I created two new methods. Let me know what you think.

mattdr added a subscriber: mattdr.Mon, Mar 16, 2:11 PM

This seems like a much more robust approach for mitigating inline asm. Thanks for that!

For now, my biggest question is around layering and separation of concerns. Do we really want to do transformations in the parser? It seems like that opens the door to making the parser API surprising and less helpful. For example, if the LVI mitigation is enabled the Parse and Emit operations of the parser no longer round-trip, which is very new and very nonobvious.

I definitely understand that you put the code here because it was the one path you could find that all attempts to emit ASM would go through. And I know it's frustrating I don't have a concrete suggestion for a different approach. Still working on that.

llvm/lib/Target/X86/AsmParser/X86AsmParser.cpp
3158

Let's add a comment about how this list was created, or maybe a reference to public documentation if this list is pulled from there. Otherwise folks coming afterward have no way to tell if this list is correct.

3186

Once the details of LVI have faded, future maintainers will really appreciate a comment here about what this mitigation *is*, what it's doing, etc.

3192

Same comment as for the list above.

sconstab updated this revision to Diff 250804.Tue, Mar 17, 9:40 AM

Added comments with pointers to LVI public documentation.

First, want to apologize for the high latency -- thanks to (gestures vaguely in the air) I've been mostly offline during the day and trying to catch up at night.

I think I've probably said my piece here. Summarizing themes from my comments:

  1. the parser seems like a weird place to put this mitigation
  2. the lists of instructions feel very magic because there's no explanation of how they were arrived at. They can also be incomplete or become out of date. Consider fixing both by matching instructions by interesting properties instead of opcodes. Include an explanation of why the properties make the instructions interesting in the context of LVI.
  3. the warnings we fire aren't actionable

Ultimately, though, these are code-quality and maintainability issues and I'm not a maintainer. Especially since I'm only occasionally-online right now, please don't consider me a blocker for the review.

llvm/lib/Target/X86/AsmParser/X86AsmParser.cpp
3167

Following up on my previous comment: it seems like this is supposed to be the full set of instructions that combine a load from memory with a control flow change dependent on that load.

How are we sure the list is complete? Just from a quick look at the return instructions LLVM has for X86, it looks like LRETL and LRETQ exist and would not be mitigated.
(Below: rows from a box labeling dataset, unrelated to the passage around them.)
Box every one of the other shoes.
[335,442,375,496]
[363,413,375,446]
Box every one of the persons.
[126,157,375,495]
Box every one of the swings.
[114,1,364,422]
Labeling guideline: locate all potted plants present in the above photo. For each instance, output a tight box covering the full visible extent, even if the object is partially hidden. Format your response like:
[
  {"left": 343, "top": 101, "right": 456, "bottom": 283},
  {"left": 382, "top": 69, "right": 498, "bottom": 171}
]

Can we just look at the MCInstDesc and warn for instructions that mayLoad and mayAffectControlFlow? Then this list will stay up to date even if new instructions are added.

3186

This warning should at least tell users *why* this is vulnerable, and ideally offer the next step for fixing it.

3206

I didn't find any mention of these instructions, why they would "require additional considerations", or what folks should actually *do* if they hit this warning by reading https://software.intel.com/security-software-guidance/insights/deep-dive-load-value-injection.

Here's my best guess:
This is a list of string instructions that can be used with REP and which update ZF in EFLAGS instead of relying on an a count in rcx to terminate". When used with REP or REPNE, these instructions become interesting because an attacker could use LVI to change the target's speculative control flow by injecting a value for a load. Since the instruction is indivisible, there's no place to put an LFENCE, so like RET these instructions need to be split into load and compare/branch components.

Is that accurate?

If so, we could explain it that way and replace the hardcoded list with hasImplicitDefOfPhysReg(X86::EFLAGS)

zbrid accepted this revision.Thu, Apr 2, 5:11 PM
zbrid added a subscriber: jyknight.

LGTM, but I'm not sure whether or not this should be upstreamed due to Matt's concerns and due to my own lack of what's okay within LLVM for maintainers. Could @jyknight or @george.burgess.iv chime in? @craig.topper, is there an owner to this component who could chime in?

sconstab marked 2 inline comments as done.Thu, Apr 2, 10:30 PM
sconstab added inline comments.
llvm/lib/Target/X86/AsmParser/X86AsmParser.cpp
3167

I looked into this and unfortunately the mayLoad attribute is not set for any of the RET family (see https://github.com/llvm/llvm-project/blob/b1d581019f5d4d176ad70ddffee13db247a13ef1/llvm/lib/Target/X86/X86InstrControl.td#L21). Either this is a bug or I don't actually understand what the mayLoad attribute actually means. It seems pretty strange since the POPr family has mayLoad. @craig.topper : opinion?

3186

The manual mitigation is a little bit more involved than what would typically be conveyed in a compiler warning. Would it be acceptable for the warning to point to the LVI deep dive document?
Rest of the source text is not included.